What to do
In the forum thread on wooden bar clamps, take the stretch from "Just finished some" through "(May 9, 2012)" and write it out again, switching "scraps" to "offcuts".

Extract
# Wooden Bar Clamps



## Al Robins (Jul 13, 2009)

Just finished some bar clamps I made from scraps around the shed........the most expensive item was the 1/2 inch rod at $7 a meter........AL


----------



## japa62 (May 9, 2012)

Nice. Couple of questions though. How are the pins attached, epoxy? also how do you secure the threaded rod to the main body and the swivel seating of the moving bar?


----------



## Al Robins (Jul 13, 2009)

japa62 said:


> Nice. Couple of questions though. How are the pins attached, epoxy? also how do you secure the threaded rod to the main body and the swivel seating of the moving bar?


By"pins"...do you mean the cheeks the rod passes through?...yes, they are glued...the nut on the end of the rod can be glued, but I welded them and then glued the end cap. The plans are available at American Woodworker. Regards.....AL


----------



## JOAT (Apr 9, 2010)

Information shown
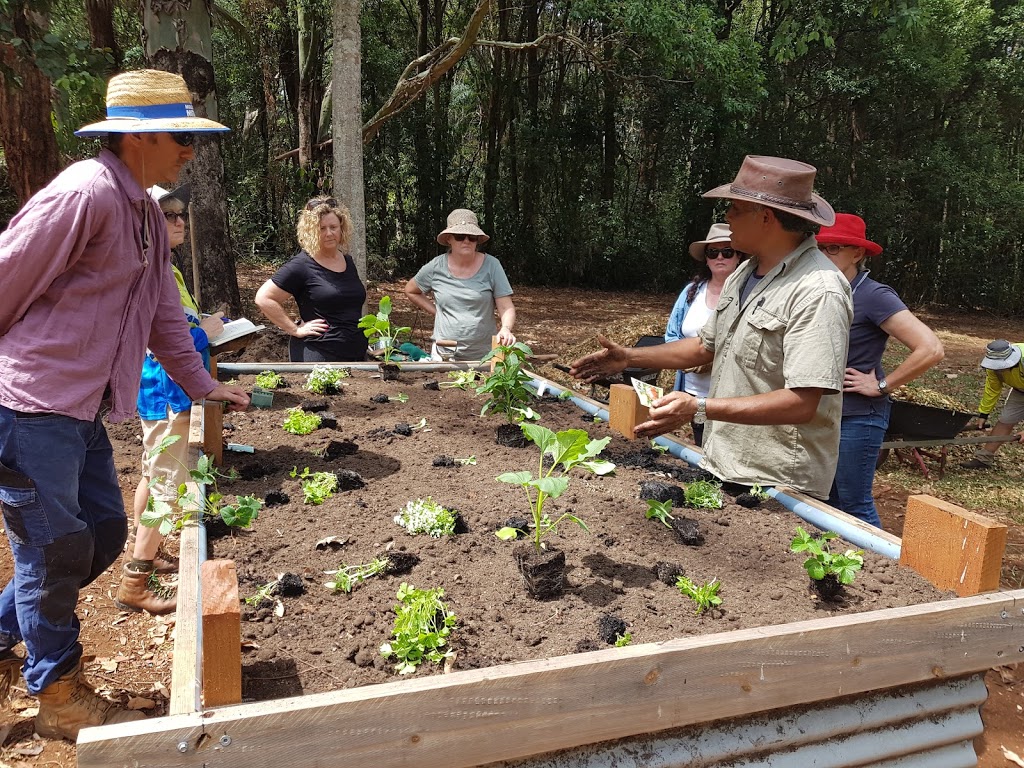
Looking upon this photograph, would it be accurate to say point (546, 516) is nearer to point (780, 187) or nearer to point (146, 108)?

Expected output
Just finished some bar clamps I made from offcuts around the shed........the most expensive item was the 1/2 inch rod at $7 a meter........AL


----------



## japa62 (May 9, 2012)